= Polydisc =

Cartesian product of discs

In the theory of functions of several complex variables, a branch of mathematics, a polydisc is a Cartesian product of discs.

More specifically, if we denote by $D(z,r)$ the open disc of center z and radius r in the complex plane, then an open polydisc is a set of the form

$D(z_1,r_1) \times \dots \times D(z_n,r_n).$

It can be equivalently written as

$\{ w=(w_1, w_2, \dots, w_n) \in {\mathbf{C}}^n : \vert z_k - w_k \vert < r_k, \mbox{ for all } k = 1,\dots,n \}.$

One should not confuse the polydisc with the open ball in C^{n}, which is defined as

$\{ w \in \mathbf{C}^n : \lVert z - w \rVert < r \}.$

Here, the norm is the Euclidean distance in C^{n}.

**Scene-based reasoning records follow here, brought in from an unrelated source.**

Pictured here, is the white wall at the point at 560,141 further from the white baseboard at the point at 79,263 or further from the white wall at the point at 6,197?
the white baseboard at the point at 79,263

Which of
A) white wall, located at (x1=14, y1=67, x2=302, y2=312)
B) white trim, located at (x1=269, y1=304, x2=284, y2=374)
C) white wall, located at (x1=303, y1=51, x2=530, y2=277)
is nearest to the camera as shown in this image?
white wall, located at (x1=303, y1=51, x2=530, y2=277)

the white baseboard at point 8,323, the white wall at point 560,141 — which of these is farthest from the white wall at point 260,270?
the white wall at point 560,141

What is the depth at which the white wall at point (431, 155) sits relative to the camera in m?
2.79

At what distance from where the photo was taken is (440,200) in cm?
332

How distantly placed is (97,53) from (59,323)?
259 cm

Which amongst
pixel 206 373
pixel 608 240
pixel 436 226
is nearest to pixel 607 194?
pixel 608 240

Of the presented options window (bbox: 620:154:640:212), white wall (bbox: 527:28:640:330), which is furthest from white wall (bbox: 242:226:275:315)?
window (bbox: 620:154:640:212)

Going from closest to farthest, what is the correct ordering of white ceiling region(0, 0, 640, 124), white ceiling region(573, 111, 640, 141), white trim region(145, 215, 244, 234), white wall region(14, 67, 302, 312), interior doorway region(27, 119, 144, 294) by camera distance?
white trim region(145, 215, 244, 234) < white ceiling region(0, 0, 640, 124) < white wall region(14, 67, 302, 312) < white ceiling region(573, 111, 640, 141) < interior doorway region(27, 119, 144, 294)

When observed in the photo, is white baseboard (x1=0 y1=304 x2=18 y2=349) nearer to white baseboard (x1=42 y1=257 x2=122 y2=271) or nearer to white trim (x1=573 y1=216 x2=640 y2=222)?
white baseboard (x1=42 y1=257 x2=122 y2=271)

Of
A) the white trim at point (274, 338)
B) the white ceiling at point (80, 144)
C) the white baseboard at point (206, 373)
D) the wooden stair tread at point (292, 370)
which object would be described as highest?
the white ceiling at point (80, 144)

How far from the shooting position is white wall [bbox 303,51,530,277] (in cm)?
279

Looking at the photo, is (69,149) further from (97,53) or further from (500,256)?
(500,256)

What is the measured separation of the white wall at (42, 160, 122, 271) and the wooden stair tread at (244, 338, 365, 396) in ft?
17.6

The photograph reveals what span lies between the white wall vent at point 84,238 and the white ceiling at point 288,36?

When $n > 1$, open balls and open polydiscs are not biholomorphically equivalent, that is, there is no biholomorphic mapping between the two. This was proven by Poincaré in 1907 by showing that their automorphism groups have different dimensions as Lie groups.

When $n=2$ the term bidisc is sometimes used.

A polydisc is an example of logarithmically convex Reinhardt domain.